_Given records_
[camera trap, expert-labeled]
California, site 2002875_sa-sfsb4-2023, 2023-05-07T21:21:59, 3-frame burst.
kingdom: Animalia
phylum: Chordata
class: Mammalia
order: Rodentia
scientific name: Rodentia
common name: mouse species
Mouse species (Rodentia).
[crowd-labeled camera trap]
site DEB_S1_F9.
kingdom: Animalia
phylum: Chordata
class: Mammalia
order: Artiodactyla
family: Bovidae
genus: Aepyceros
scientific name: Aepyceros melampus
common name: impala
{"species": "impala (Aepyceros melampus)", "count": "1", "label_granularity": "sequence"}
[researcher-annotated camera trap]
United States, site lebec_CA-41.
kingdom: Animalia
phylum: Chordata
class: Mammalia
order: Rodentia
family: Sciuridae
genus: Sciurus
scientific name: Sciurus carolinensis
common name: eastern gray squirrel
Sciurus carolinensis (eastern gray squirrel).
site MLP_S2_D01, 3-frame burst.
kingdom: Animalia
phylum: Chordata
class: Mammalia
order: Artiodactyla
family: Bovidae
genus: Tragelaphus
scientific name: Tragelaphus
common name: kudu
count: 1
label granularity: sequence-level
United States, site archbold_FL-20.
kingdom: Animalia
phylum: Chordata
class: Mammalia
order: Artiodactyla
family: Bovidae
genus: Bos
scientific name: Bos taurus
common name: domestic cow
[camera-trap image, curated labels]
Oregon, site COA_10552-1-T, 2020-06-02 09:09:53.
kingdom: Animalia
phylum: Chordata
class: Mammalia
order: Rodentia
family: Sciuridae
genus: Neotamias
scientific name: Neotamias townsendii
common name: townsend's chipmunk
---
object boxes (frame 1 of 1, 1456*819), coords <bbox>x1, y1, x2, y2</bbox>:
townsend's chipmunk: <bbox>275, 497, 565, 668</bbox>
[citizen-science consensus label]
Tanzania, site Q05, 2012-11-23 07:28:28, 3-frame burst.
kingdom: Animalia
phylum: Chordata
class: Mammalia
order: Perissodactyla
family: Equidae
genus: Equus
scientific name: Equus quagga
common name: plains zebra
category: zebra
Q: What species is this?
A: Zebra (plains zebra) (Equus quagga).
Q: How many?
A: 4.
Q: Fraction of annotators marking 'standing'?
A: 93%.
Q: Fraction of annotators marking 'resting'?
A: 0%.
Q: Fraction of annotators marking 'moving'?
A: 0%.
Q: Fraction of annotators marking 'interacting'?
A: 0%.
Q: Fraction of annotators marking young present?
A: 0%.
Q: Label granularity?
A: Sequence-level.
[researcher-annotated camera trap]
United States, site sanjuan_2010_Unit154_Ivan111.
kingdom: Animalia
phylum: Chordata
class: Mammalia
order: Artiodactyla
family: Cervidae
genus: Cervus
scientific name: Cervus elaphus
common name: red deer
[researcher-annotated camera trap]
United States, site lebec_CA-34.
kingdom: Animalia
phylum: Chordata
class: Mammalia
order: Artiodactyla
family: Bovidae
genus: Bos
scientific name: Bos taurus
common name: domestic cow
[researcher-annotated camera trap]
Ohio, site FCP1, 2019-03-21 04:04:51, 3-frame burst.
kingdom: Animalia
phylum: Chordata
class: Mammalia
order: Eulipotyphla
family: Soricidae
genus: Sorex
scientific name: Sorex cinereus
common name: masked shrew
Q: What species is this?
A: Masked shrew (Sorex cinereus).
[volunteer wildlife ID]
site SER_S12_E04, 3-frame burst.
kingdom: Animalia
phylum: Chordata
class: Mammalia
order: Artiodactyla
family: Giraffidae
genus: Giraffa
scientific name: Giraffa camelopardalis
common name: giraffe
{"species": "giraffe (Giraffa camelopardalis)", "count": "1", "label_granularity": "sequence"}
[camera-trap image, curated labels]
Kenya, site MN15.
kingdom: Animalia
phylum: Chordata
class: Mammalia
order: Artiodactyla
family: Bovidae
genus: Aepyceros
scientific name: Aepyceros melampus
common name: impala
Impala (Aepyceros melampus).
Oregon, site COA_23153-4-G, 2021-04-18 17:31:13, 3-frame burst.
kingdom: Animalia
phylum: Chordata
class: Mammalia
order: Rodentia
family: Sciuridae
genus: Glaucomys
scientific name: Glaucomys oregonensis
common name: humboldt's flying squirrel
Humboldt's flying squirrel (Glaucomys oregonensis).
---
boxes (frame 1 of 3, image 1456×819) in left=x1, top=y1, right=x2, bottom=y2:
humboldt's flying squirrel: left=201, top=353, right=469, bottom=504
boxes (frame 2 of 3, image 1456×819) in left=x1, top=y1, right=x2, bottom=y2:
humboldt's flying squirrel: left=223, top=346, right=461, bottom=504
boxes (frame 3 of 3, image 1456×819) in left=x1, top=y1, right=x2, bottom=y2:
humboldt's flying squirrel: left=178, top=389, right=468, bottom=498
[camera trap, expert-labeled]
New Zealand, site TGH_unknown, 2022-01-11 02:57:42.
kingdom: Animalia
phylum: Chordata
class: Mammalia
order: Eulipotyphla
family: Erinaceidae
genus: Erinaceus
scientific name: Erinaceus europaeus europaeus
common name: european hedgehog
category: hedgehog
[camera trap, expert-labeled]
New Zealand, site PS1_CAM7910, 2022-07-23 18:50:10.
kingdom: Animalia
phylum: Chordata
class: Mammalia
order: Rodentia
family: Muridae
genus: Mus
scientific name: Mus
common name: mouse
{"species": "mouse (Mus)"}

_Your goal_
Taking the entries above, restate exactly those lines that fall between the line with "Tanzania, site Q05, 2012-11-23" and the line with "A: Masked shrew (Sorex cinereus).", keeping both of those lines too.

_Solution for this problem_
Tanzania, site Q05, 2012-11-23 07:28:28, 3-frame burst.
kingdom: Animalia
phylum: Chordata
class: Mammalia
order: Perissodactyla
family: Equidae
genus: Equus
scientific name: Equus quagga
common name: plains zebra
category: zebra
Q: What species is this?
A: Zebra (plains zebra) (Equus quagga).
Q: How many?
A: 4.
Q: Fraction of annotators marking 'standing'?
A: 93%.
Q: Fraction of annotators marking 'resting'?
A: 0%.
Q: Fraction of annotators marking 'moving'?
A: 0%.
Q: Fraction of annotators marking 'interacting'?
A: 0%.
Q: Fraction of annotators marking young present?
A: 0%.
Q: Label granularity?
A: Sequence-level.
[researcher-annotated camera trap]
United States, site sanjuan_2010_Unit154_Ivan111.
kingdom: Animalia
phylum: Chordata
class: Mammalia
order: Artiodactyla
family: Cervidae
genus: Cervus
scientific name: Cervus elaphus
common name: red deer
[researcher-annotated camera trap]
United States, site lebec_CA-34.
kingdom: Animalia
phylum: Chordata
class: Mammalia
order: Artiodactyla
family: Bovidae
genus: Bos
scientific name: Bos taurus
common name: domestic cow
[researcher-annotated camera trap]
Ohio, site FCP1, 2019-03-21 04:04:51, 3-frame burst.
kingdom: Animalia
phylum: Chordata
class: Mammalia
order: Eulipotyphla
family: Soricidae
genus: Sorex
scientific name: Sorex cinereus
common name: masked shrew
Q: What species is this?
A: Masked shrew (Sorex cinereus).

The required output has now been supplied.